DE-CONSTRUCTING THE INDIAN GOVERNANCE MODEL – ARE WE REALLY WESTMINSTER?

This is a piece written by Professor T. Devidas (Former Head of Department, Faculty of Law, Mysore University; Former Faculty, National Law School of India University)

Unlike the Westminster constitution under which the House of Commons places executive power with whosoever commands the confidence of the House, the Indian Constitution has itself vested executive power of the Union in the President under Article 53(1) and the executive power of the State in the Governors under Article 154(1).

Clause 3 of these Articles indicate the locating of functions which when read with Articles 74 and 163 mandate the manner of discharge of functions only with the aid and advise of the Council of Ministers. It is noteworthy that neither Article 74 nor Article 163 make any mention of powers and they deal only with functions. 

Westminster system: responsible government

Admittedly, functions can be discharged only by the exercise of powers. Here, the Constitution has adopted the principle of “interaction by co-ordination” in place of “interaction by integration”. This is because major policy choices have been already determined by the Constituent Assembly and incorporated in Parts  III as Fundamental Rights & Part IV as Directive Principles of State Policy which are declared to be fundamental in the governance of the country (Article 37) with a duty on the State to apply them in the making of laws. The provisions of these Partshave been taken from the Universal Declaration of Human Rights 1948. 

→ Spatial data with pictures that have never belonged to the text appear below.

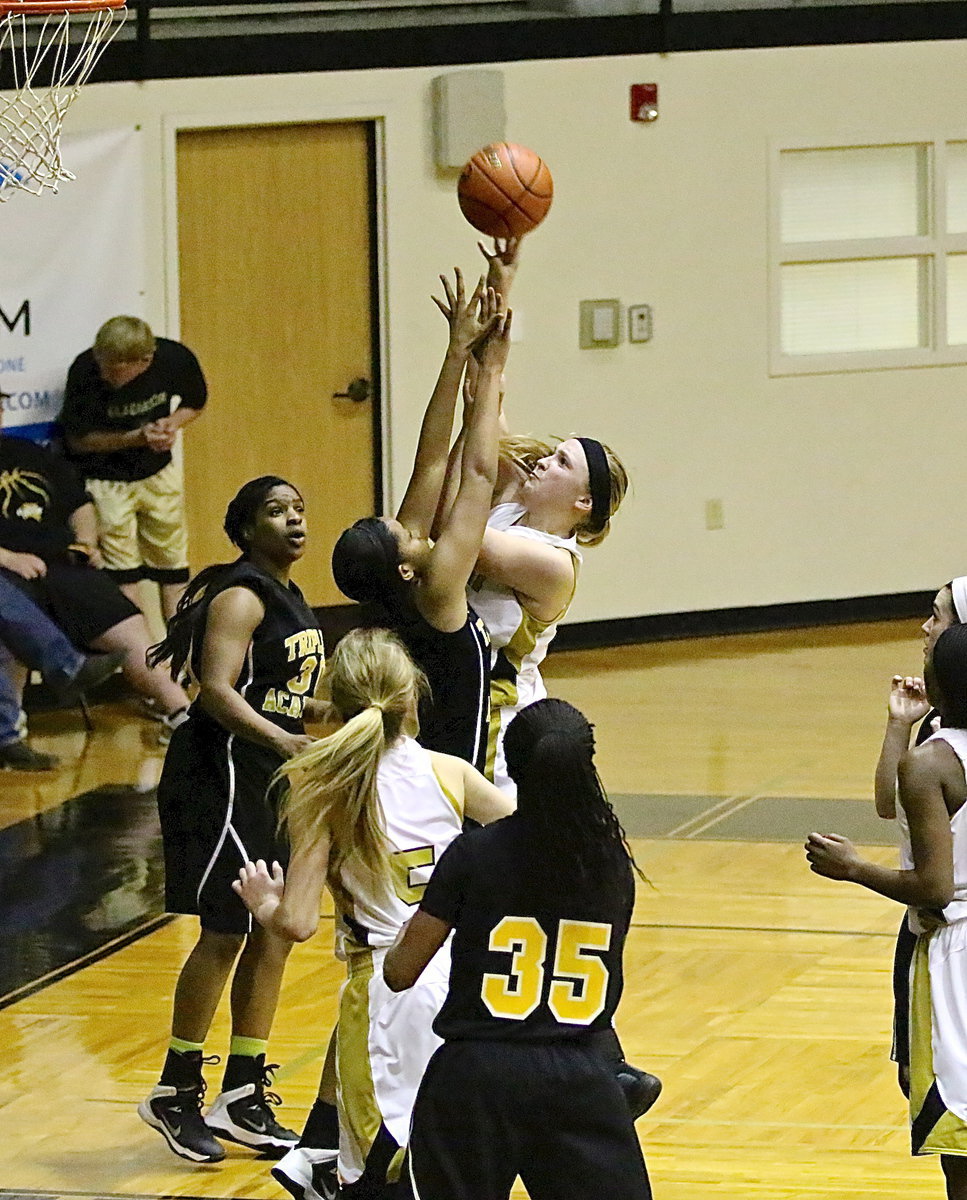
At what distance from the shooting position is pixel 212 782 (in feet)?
15.9

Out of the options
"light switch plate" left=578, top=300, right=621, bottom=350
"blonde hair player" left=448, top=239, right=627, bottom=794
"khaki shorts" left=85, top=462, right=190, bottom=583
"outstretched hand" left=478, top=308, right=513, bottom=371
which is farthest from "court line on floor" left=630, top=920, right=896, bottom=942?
"light switch plate" left=578, top=300, right=621, bottom=350

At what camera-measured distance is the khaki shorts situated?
32.3 feet

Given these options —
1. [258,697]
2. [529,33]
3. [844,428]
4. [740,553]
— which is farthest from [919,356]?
[258,697]

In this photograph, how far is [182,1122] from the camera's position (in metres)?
4.78

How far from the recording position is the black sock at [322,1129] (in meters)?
4.23

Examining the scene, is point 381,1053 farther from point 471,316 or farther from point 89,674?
point 89,674

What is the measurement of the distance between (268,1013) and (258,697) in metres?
0.68

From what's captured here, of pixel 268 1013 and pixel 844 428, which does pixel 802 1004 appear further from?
pixel 844 428

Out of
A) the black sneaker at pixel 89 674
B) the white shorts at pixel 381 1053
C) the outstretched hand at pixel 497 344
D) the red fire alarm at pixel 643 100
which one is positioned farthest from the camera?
the red fire alarm at pixel 643 100

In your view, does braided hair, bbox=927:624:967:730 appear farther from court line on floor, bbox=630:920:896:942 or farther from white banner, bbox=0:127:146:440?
white banner, bbox=0:127:146:440

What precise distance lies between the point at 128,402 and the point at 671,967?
4.60 m

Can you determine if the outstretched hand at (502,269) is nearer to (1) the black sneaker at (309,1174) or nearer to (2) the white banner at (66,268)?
(1) the black sneaker at (309,1174)

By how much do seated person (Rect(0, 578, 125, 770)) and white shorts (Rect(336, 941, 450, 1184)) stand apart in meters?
5.10

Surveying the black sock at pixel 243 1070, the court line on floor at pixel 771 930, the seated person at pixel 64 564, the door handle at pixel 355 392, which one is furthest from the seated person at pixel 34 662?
the black sock at pixel 243 1070
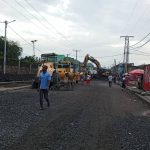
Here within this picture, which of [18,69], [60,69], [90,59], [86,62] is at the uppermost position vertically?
[90,59]

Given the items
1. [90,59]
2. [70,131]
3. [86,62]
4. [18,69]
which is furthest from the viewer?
[90,59]

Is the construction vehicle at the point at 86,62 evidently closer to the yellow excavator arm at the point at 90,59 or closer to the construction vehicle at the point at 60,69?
the yellow excavator arm at the point at 90,59

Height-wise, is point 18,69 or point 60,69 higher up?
point 60,69

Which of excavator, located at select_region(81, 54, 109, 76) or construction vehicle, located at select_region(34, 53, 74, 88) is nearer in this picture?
construction vehicle, located at select_region(34, 53, 74, 88)

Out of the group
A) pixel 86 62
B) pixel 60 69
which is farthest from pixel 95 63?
pixel 60 69

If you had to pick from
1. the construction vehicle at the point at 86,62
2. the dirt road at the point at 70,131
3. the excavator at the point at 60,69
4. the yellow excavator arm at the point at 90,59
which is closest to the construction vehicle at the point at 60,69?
the excavator at the point at 60,69

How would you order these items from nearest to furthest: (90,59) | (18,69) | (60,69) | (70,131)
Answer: (70,131) → (60,69) → (18,69) → (90,59)

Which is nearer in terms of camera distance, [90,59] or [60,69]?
[60,69]

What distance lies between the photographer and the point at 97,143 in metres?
11.4

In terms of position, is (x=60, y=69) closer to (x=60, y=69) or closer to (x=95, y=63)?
(x=60, y=69)

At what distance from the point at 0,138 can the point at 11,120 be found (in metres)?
3.95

The control on executive power is totally lost when the integration of executive and legislative powers is made by aping the Westmister model. It violates the basic structure and is the main reason that scams and scoots that have plagued our nation. The duty to ensure compliance with every law as laid down by Articles 256 and 355 has not been even read, let alone implemented by the Executive, legislature and the Judiciary.

Invoking Sec 166 (dereliction of official duty), Section 405 (Criminal Breach of Trust) read with Section 44 (defines “injury” as “violation of right”) of the Indian Penal Code are sufficient to ensure compliance with every existing law. It is surprising that these provisions are not used even by the CBI or the ED or the NIA even today. The Privy Council has ruled in 1935 itself that when a public servant acts in disregard of the directions of the law governing him, he cannot be said to be acting pursuant to powers and duties of office but in disregard of them and sanction for prosecutiun as contemplated by sec 197 Cr.P.C was inapplicable.

 

Art 361 which has not been used so far incorporates this principle. No person who is part of the Government (Executive, Legislative and Judicial) and guilty of acting in disregard of the governing law will be able to escape conviction under Sections 166, 405 & 44 IPC.

In order to effectively combat and end corruption, these provisions must be regularly used. This will ensure that no public servant can escape penal action for dereliction of duties.

It is about time for us to re-read the Constitution and Laws with a different prism than the archaic British legacy we were part of and have still refused to shed.